Mantic Achieves Superforecaster-Level Accuracy by Fine-Tuning LLMs with Reinforcement Learning
Key Takeaways
- ▸Fine-tuning LLMs specifically for forecasting using reinforcement learning can match or exceed the performance of frontier off-the-shelf models
- ▸AI forecasting systems have reached superforecaster-level accuracy on geopolitical and current affairs predictions, with implications for decision-making across government and industry
- ▸A two-phase architecture combining research agents for context gathering with specialized prediction tools proves effective for judgmental forecasting tasks
Summary
Mantic has demonstrated that fine-tuning large language models specifically for forecasting using reinforcement learning can significantly improve prediction accuracy on geopolitical and current events questions. Using a framework called Tinker, the team trained a model on approximately 10,000 binary forecasting questions, rewarding the model for assigning higher probability to correct real-world outcomes. The resulting fine-tuned model achieved performance comparable to frontier LLMs like GPT-5 and Gemini 3, despite starting with lower initial capabilities.
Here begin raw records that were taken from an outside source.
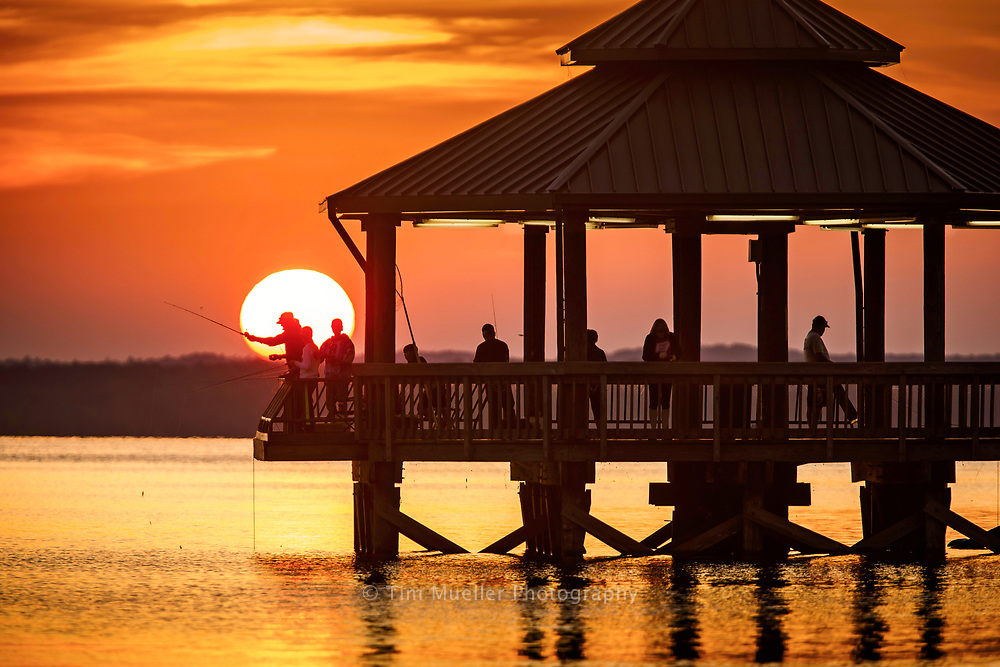As the sunsets over Toledo Bend Lake fishing enthusiast cast their lines from the fishing pier at Cypress Bend Park near Many, La. Bassmaster Magazine recently named Toledo Bend Lake the number one bass fishing lake in the United States.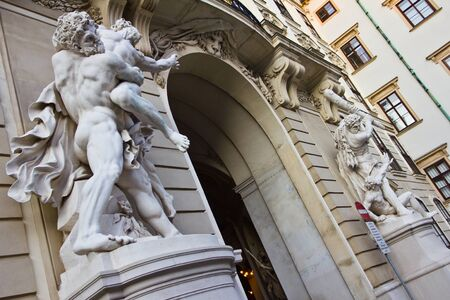 Hercules white stone statues in the southern entrance of Hofburg palace in Vienna, Austria. Part of the series known as The Labors of Hercules by Lorenzo Matielli.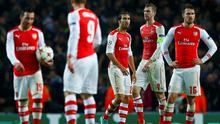 Arsenal's players react after Anderlecht's equalising goal during their Champions League soccer match at the Emirates stadium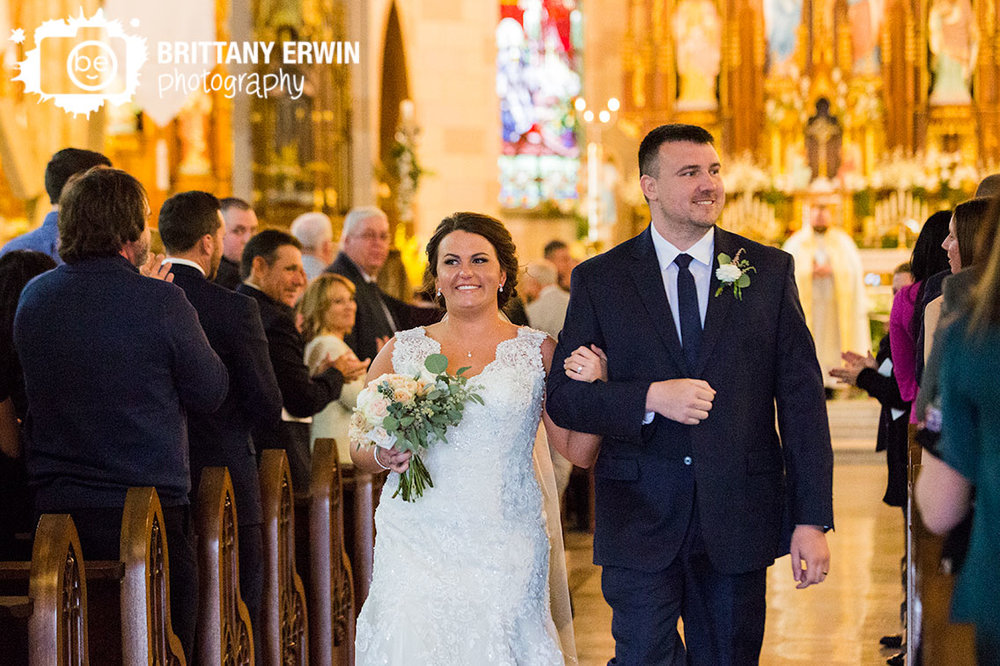 Indianapolis-sacred-heart-catholic-church-couple-walk-down-aisle-ceremony.jpg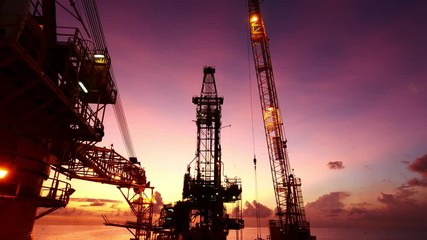 Wall Mural - Derrick of Tender Assisted Drilling Oil Rig (Barge Oil Rig) on The Production Platform During Sunrise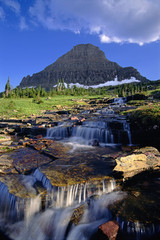 The landscape of Glacier National Park, to Mount Reynolds peak, and Logan Pass. Water flowing over rocks.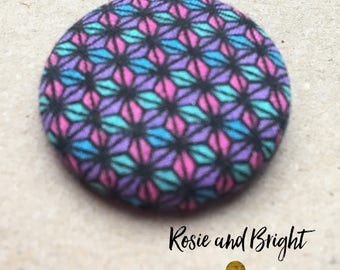 Geometric fabric covered button badge
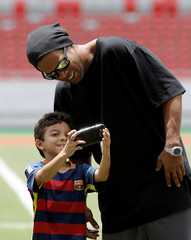 A boys takes a picture with Brazilian soccer star Ronaldinho at the National Stadium in San Jose, Costa Rica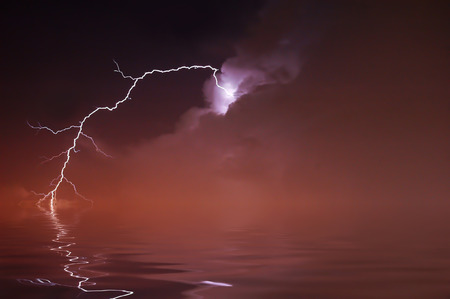Lightning over water on a foggy night Stock Photo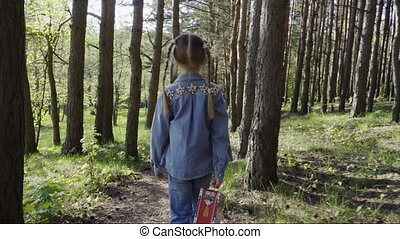 girl walking the forest with a picnic box - Little girl...
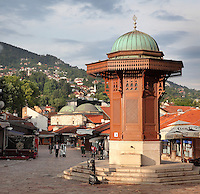 The Sebilj, a public fountain in Ottoman style made from wood on a stone base, built 1891, in Bascarsija Square, Sarajevo, Bosnia and Herzegovina. The square is also called Pigeon Square as people sit in the cafes drinking coffee and feeding the many pigeons which congregate here. The city was founded by the Ottomans in 1461. Picture by Manuel Cohen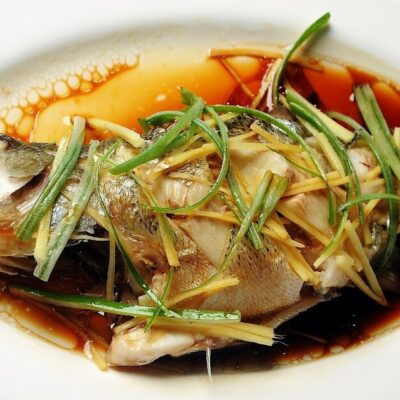 Whole steamed fish with pickled plums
The research reveals that AI forecasting systems are now approaching superforecaster-level accuracy, with the best systems rivaling top human forecasters in tournaments like the Metaculus Cup. Mantic's two-phase architecture—combining deep research agents that gather contextual information with a specialized prediction phase—appears to be key to the approach's success. When integrated into an ensemble with other models, the fine-tuned system becomes one of the most important contributors, offering decorrelated predictions that improve overall accuracy.
- Ensemble models incorporating both fine-tuned and frontier LLMs provide superior performance, with the fine-tuned model adding uncorrelated predictions
Editorial Opinion
This research demonstrates a compelling case for task-specific model optimization: even models starting from lower baselines can achieve state-of-the-art performance when fine-tuned on relevant data with appropriate reward signals. The convergence of multiple forecasting approaches toward superforecaster-level accuracy suggests AI is genuinely improving decision-making capabilities in high-stakes domains like geopolitics. However, the implications warrant careful consideration—as these systems become more influential in government and policy decisions, understanding their failure modes and maintaining human oversight becomes increasingly critical.